_WHAT YOU NEED TO DO_.
Copy out the full set of records. Keep every word the same.

Data extracted from a collection:
^^^^^^^^^^^^^^^^
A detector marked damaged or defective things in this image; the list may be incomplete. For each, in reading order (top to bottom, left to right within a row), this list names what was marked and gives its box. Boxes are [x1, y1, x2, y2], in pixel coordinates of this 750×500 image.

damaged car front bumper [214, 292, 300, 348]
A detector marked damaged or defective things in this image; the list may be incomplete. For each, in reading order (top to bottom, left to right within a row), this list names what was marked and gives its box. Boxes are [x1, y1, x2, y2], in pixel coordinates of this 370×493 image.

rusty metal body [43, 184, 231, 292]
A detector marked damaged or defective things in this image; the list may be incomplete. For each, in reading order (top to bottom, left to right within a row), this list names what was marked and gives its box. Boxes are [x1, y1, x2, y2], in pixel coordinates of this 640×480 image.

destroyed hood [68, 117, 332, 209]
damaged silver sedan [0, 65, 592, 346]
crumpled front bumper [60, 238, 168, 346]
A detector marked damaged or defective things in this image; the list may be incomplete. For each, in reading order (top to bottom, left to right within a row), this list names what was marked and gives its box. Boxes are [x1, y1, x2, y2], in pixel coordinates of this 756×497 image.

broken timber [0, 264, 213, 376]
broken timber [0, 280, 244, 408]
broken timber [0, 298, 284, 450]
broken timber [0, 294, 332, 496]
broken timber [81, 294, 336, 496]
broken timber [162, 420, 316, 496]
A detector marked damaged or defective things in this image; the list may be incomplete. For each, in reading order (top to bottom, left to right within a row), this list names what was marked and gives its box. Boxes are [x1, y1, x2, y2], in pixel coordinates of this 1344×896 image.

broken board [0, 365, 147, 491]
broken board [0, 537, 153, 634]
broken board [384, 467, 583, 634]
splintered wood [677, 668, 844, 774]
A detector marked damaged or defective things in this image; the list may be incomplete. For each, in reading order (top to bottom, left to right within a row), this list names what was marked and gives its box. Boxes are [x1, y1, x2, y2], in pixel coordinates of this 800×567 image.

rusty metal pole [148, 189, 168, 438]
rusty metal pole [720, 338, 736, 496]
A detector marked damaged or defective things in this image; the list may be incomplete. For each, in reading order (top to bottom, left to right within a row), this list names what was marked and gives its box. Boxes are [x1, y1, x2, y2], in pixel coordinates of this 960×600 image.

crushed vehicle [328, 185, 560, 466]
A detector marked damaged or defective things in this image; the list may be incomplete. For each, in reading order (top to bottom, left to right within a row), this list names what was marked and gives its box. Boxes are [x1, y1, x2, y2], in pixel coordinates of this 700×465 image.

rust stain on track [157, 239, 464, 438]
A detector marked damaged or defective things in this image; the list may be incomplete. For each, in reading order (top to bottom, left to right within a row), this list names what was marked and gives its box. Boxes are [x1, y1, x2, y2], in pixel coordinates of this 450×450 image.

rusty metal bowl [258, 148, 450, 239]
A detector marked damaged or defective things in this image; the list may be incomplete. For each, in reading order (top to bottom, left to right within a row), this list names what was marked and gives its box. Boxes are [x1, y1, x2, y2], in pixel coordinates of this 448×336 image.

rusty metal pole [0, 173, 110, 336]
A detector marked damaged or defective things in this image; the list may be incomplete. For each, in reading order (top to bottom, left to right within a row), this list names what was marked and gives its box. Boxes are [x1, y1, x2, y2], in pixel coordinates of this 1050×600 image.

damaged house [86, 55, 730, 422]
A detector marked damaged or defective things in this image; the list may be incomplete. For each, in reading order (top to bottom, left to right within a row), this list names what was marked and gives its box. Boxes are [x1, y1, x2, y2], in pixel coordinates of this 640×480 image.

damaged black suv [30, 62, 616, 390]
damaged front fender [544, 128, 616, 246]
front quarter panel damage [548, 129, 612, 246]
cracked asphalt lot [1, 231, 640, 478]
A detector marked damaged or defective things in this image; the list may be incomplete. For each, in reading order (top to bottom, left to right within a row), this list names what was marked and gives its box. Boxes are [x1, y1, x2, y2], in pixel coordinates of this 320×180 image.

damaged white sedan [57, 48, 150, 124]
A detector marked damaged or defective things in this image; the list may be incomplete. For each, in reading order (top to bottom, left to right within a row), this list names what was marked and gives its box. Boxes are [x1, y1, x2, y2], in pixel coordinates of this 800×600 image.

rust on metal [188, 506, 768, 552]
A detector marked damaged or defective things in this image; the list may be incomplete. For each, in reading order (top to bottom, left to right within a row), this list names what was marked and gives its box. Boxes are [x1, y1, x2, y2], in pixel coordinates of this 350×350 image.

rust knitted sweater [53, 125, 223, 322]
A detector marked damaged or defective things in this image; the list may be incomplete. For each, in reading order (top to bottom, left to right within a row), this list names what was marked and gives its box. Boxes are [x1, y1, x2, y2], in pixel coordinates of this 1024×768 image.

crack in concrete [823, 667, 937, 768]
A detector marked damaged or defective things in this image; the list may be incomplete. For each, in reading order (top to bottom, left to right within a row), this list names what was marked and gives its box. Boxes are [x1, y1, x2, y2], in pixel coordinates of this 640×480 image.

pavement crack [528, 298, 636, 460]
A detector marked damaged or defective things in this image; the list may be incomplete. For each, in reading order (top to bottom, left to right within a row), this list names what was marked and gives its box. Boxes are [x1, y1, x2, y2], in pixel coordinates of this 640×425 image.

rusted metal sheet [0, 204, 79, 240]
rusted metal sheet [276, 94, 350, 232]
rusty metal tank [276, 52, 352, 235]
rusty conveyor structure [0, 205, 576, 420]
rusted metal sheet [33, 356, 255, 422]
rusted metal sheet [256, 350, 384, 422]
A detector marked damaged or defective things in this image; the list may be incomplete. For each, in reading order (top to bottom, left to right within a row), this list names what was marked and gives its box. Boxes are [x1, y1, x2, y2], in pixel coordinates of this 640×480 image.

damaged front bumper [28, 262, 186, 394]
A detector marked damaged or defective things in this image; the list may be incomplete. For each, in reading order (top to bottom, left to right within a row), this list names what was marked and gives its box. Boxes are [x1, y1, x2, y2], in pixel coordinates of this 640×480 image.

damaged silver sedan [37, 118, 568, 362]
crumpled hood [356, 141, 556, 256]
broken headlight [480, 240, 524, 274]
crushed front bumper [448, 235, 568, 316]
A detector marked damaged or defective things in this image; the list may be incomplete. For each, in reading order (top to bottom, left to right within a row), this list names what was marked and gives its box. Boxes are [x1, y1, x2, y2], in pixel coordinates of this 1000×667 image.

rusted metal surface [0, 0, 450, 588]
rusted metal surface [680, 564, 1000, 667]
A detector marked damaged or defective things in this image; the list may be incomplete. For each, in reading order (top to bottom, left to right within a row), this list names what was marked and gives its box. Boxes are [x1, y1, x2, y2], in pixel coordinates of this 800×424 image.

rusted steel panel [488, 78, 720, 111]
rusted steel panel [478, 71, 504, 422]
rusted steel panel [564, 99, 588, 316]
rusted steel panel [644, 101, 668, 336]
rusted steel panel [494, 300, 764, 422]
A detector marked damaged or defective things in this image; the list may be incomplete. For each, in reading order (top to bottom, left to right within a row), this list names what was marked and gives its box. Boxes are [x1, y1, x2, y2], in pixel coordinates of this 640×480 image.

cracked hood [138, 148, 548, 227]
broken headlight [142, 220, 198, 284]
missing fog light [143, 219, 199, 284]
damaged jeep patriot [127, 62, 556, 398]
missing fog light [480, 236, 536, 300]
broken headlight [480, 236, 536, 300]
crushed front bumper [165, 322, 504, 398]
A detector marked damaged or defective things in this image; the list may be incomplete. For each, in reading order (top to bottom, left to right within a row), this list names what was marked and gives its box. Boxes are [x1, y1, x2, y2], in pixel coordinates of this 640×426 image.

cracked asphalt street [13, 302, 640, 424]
^^^^^^^^^^^^^^^^
_THE ANSWER_.
A detector marked damaged or defective things in this image; the list may be incomplete. For each, in reading order (top to bottom, left to right within a row), this list names what was marked and gives its box. Boxes are [x1, y1, x2, y2], in pixel coordinates of this 750×500 image.

damaged car front bumper [214, 292, 300, 348]
A detector marked damaged or defective things in this image; the list may be incomplete. For each, in reading order (top to bottom, left to right within a row), this list names what was marked and gives its box. Boxes are [x1, y1, x2, y2], in pixel coordinates of this 370×493 image.

rusty metal body [43, 184, 231, 292]
A detector marked damaged or defective things in this image; the list may be incomplete. For each, in reading order (top to bottom, left to right within a row), this list names what was marked and gives its box. Boxes are [x1, y1, x2, y2], in pixel coordinates of this 640×480 image.

destroyed hood [68, 117, 332, 209]
damaged silver sedan [0, 65, 592, 346]
crumpled front bumper [60, 238, 168, 346]
A detector marked damaged or defective things in this image; the list may be incomplete. For each, in reading order (top to bottom, left to right within a row), this list names what was marked and gives its box. Boxes are [x1, y1, x2, y2], in pixel coordinates of this 756×497 image.

broken timber [0, 264, 213, 376]
broken timber [0, 280, 244, 408]
broken timber [0, 298, 284, 450]
broken timber [0, 294, 332, 496]
broken timber [81, 294, 336, 496]
broken timber [162, 420, 316, 496]
A detector marked damaged or defective things in this image; the list may be incomplete. For each, in reading order (top to bottom, left to right within a row), this list names what was marked and gives its box. Boxes are [x1, y1, x2, y2], in pixel coordinates of this 1344×896 image.

broken board [0, 365, 147, 491]
broken board [0, 537, 153, 634]
broken board [384, 467, 583, 634]
splintered wood [677, 668, 844, 774]
A detector marked damaged or defective things in this image; the list may be incomplete. For each, in reading order (top to bottom, left to right within a row), this list names what was marked and gives its box. Boxes are [x1, y1, x2, y2], in pixel coordinates of this 800×567 image.

rusty metal pole [148, 189, 168, 438]
rusty metal pole [720, 338, 736, 496]
A detector marked damaged or defective things in this image; the list may be incomplete. For each, in reading order (top to bottom, left to right within a row), this list names what was marked and gives its box. Boxes are [x1, y1, x2, y2], in pixel coordinates of this 960×600 image.

crushed vehicle [328, 185, 560, 466]
A detector marked damaged or defective things in this image; the list may be incomplete. For each, in reading order (top to bottom, left to right within a row), this list names what was marked and gives its box. Boxes are [x1, y1, x2, y2], in pixel coordinates of this 700×465 image.

rust stain on track [157, 239, 464, 438]
A detector marked damaged or defective things in this image; the list may be incomplete. For each, in reading order (top to bottom, left to right within a row), this list names what was marked and gives its box. Boxes are [x1, y1, x2, y2], in pixel coordinates of this 450×450 image.

rusty metal bowl [258, 148, 450, 239]
A detector marked damaged or defective things in this image; the list may be incomplete. For each, in reading order (top to bottom, left to right within a row), this list names what was marked and gives its box. Boxes are [x1, y1, x2, y2], in pixel coordinates of this 448×336 image.

rusty metal pole [0, 173, 110, 336]
A detector marked damaged or defective things in this image; the list may be incomplete. For each, in reading order (top to bottom, left to right within a row), this list names what was marked and gives its box. Boxes are [x1, y1, x2, y2], in pixel coordinates of this 1050×600 image.

damaged house [86, 55, 730, 422]
A detector marked damaged or defective things in this image; the list may be incomplete. For each, in reading order (top to bottom, left to right within a row), this list names what was marked and gives its box. Boxes are [x1, y1, x2, y2], in pixel coordinates of this 640×480 image.

damaged black suv [30, 62, 616, 390]
damaged front fender [544, 128, 616, 246]
front quarter panel damage [548, 129, 612, 246]
cracked asphalt lot [1, 231, 640, 478]
A detector marked damaged or defective things in this image; the list may be incomplete. For each, in reading order (top to bottom, left to right within a row), this list names what was marked and gives its box. Boxes are [x1, y1, x2, y2], in pixel coordinates of this 320×180 image.

damaged white sedan [57, 48, 150, 124]
A detector marked damaged or defective things in this image; the list may be incomplete. For each, in reading order (top to bottom, left to right within a row), this list names what was marked and gives its box. Boxes are [x1, y1, x2, y2], in pixel coordinates of this 800×600 image.

rust on metal [188, 506, 768, 552]
A detector marked damaged or defective things in this image; the list may be incomplete. For each, in reading order (top to bottom, left to right within a row), this list names what was marked and gives its box. Boxes are [x1, y1, x2, y2], in pixel coordinates of this 350×350 image.

rust knitted sweater [53, 125, 223, 322]
A detector marked damaged or defective things in this image; the list may be incomplete. For each, in reading order (top to bottom, left to right within a row), this list names what was marked and gives its box. Boxes are [x1, y1, x2, y2], in pixel coordinates of this 1024×768 image.

crack in concrete [823, 667, 937, 768]
A detector marked damaged or defective things in this image; the list may be incomplete. For each, in reading order (top to bottom, left to right within a row), this list names what was marked and gives its box. Boxes are [x1, y1, x2, y2], in pixel coordinates of this 640×480 image.

pavement crack [528, 298, 636, 460]
A detector marked damaged or defective things in this image; the list may be incomplete. For each, in reading order (top to bottom, left to right within a row), this list names what was marked and gives its box. Boxes are [x1, y1, x2, y2], in pixel coordinates of this 640×425 image.

rusted metal sheet [0, 204, 79, 240]
rusted metal sheet [276, 94, 350, 232]
rusty metal tank [276, 52, 352, 235]
rusty conveyor structure [0, 205, 576, 420]
rusted metal sheet [33, 356, 255, 422]
rusted metal sheet [256, 350, 384, 422]
A detector marked damaged or defective things in this image; the list may be incomplete. For each, in reading order (top to bottom, left to right within a row), this list names what was marked and gives its box. Boxes are [x1, y1, x2, y2], in pixel coordinates of this 640×480 image.

damaged front bumper [28, 262, 186, 394]
A detector marked damaged or defective things in this image; the list may be incomplete. For each, in reading order (top to bottom, left to right within a row), this list names what was marked and gives its box. Boxes are [x1, y1, x2, y2], in pixel coordinates of this 640×480 image.

damaged silver sedan [37, 118, 568, 362]
crumpled hood [356, 141, 556, 256]
broken headlight [480, 240, 524, 274]
crushed front bumper [448, 235, 568, 316]
A detector marked damaged or defective things in this image; the list may be incomplete. For each, in reading order (top to bottom, left to right within a row), this list names what was marked and gives its box. Boxes are [x1, y1, x2, y2], in pixel coordinates of this 1000×667 image.

rusted metal surface [0, 0, 450, 588]
rusted metal surface [680, 564, 1000, 667]
A detector marked damaged or defective things in this image; the list may be incomplete. For each, in reading order (top to bottom, left to right within a row), this list names what was marked and gives its box. Boxes are [x1, y1, x2, y2], in pixel coordinates of this 800×424 image.

rusted steel panel [488, 78, 720, 111]
rusted steel panel [478, 71, 504, 422]
rusted steel panel [564, 99, 588, 316]
rusted steel panel [644, 101, 668, 336]
rusted steel panel [494, 300, 764, 422]
A detector marked damaged or defective things in this image; the list may be incomplete. For each, in reading order (top to bottom, left to right within a row), this list names what was marked and gives its box. Boxes are [x1, y1, x2, y2], in pixel coordinates of this 640×480 image.

cracked hood [138, 148, 548, 227]
broken headlight [142, 220, 198, 284]
missing fog light [143, 219, 199, 284]
damaged jeep patriot [127, 62, 556, 398]
missing fog light [480, 236, 536, 300]
broken headlight [480, 236, 536, 300]
crushed front bumper [165, 322, 504, 398]
A detector marked damaged or defective things in this image; the list may be incomplete. For each, in reading order (top to bottom, left to right within a row), this list names what was marked and gives its box. Boxes are [x1, y1, x2, y2], in pixel coordinates of this 640×426 image.

cracked asphalt street [13, 302, 640, 424]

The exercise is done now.